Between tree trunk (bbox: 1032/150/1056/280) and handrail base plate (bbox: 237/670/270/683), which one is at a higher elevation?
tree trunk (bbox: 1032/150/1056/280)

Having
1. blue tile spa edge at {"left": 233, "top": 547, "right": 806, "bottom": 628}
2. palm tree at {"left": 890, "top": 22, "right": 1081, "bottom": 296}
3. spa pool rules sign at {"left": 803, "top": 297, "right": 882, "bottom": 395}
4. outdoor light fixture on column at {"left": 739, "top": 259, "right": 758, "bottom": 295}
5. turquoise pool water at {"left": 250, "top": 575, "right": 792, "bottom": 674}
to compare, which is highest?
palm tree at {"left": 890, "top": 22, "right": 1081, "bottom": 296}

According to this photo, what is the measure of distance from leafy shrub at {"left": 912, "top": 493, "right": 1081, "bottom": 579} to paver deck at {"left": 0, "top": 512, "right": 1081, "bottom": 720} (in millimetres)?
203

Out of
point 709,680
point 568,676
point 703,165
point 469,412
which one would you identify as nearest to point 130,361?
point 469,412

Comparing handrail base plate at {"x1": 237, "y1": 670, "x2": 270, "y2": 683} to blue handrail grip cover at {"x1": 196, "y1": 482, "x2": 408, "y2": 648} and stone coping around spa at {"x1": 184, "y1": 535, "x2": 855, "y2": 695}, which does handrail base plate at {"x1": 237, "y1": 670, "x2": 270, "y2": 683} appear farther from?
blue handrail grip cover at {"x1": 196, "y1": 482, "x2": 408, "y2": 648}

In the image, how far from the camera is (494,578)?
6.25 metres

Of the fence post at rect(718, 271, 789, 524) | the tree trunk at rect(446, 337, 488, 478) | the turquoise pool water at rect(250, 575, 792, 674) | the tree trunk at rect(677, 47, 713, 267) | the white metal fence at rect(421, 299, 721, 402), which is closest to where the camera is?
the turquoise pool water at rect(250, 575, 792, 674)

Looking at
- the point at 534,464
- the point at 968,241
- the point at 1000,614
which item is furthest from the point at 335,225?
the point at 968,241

## Task to complete
Recast the stretch from the start of the entries through the line that contains "6.25 metres", both ends included, as a Markdown table with the columns No. and Line. Give each nonblank line its own row, numbered in order.

## Complete response
| No. | Line |
|---|---|
| 1 | Between tree trunk (bbox: 1032/150/1056/280) and handrail base plate (bbox: 237/670/270/683), which one is at a higher elevation? |
| 2 | tree trunk (bbox: 1032/150/1056/280) |
| 3 | Having |
| 4 | 1. blue tile spa edge at {"left": 233, "top": 547, "right": 806, "bottom": 628} |
| 5 | 2. palm tree at {"left": 890, "top": 22, "right": 1081, "bottom": 296} |
| 6 | 3. spa pool rules sign at {"left": 803, "top": 297, "right": 882, "bottom": 395} |
| 7 | 4. outdoor light fixture on column at {"left": 739, "top": 259, "right": 758, "bottom": 295} |
| 8 | 5. turquoise pool water at {"left": 250, "top": 575, "right": 792, "bottom": 674} |
| 9 | to compare, which is highest? |
| 10 | palm tree at {"left": 890, "top": 22, "right": 1081, "bottom": 296} |
| 11 | According to this photo, what is the measure of distance from leafy shrub at {"left": 912, "top": 493, "right": 1081, "bottom": 579} to paver deck at {"left": 0, "top": 512, "right": 1081, "bottom": 720} (in millimetres)? |
| 12 | 203 |
| 13 | Out of |
| 14 | point 709,680 |
| 15 | point 568,676 |
| 16 | point 703,165 |
| 17 | point 469,412 |
| 18 | which one would you identify as nearest to point 130,361? |
| 19 | point 469,412 |
| 20 | Comparing handrail base plate at {"x1": 237, "y1": 670, "x2": 270, "y2": 683} to blue handrail grip cover at {"x1": 196, "y1": 482, "x2": 408, "y2": 648} and stone coping around spa at {"x1": 184, "y1": 535, "x2": 855, "y2": 695}, which does handrail base plate at {"x1": 237, "y1": 670, "x2": 270, "y2": 683} appear farther from? |
| 21 | blue handrail grip cover at {"x1": 196, "y1": 482, "x2": 408, "y2": 648} |
| 22 | In the image, how far from the camera is (494,578)? |
| 23 | 6.25 metres |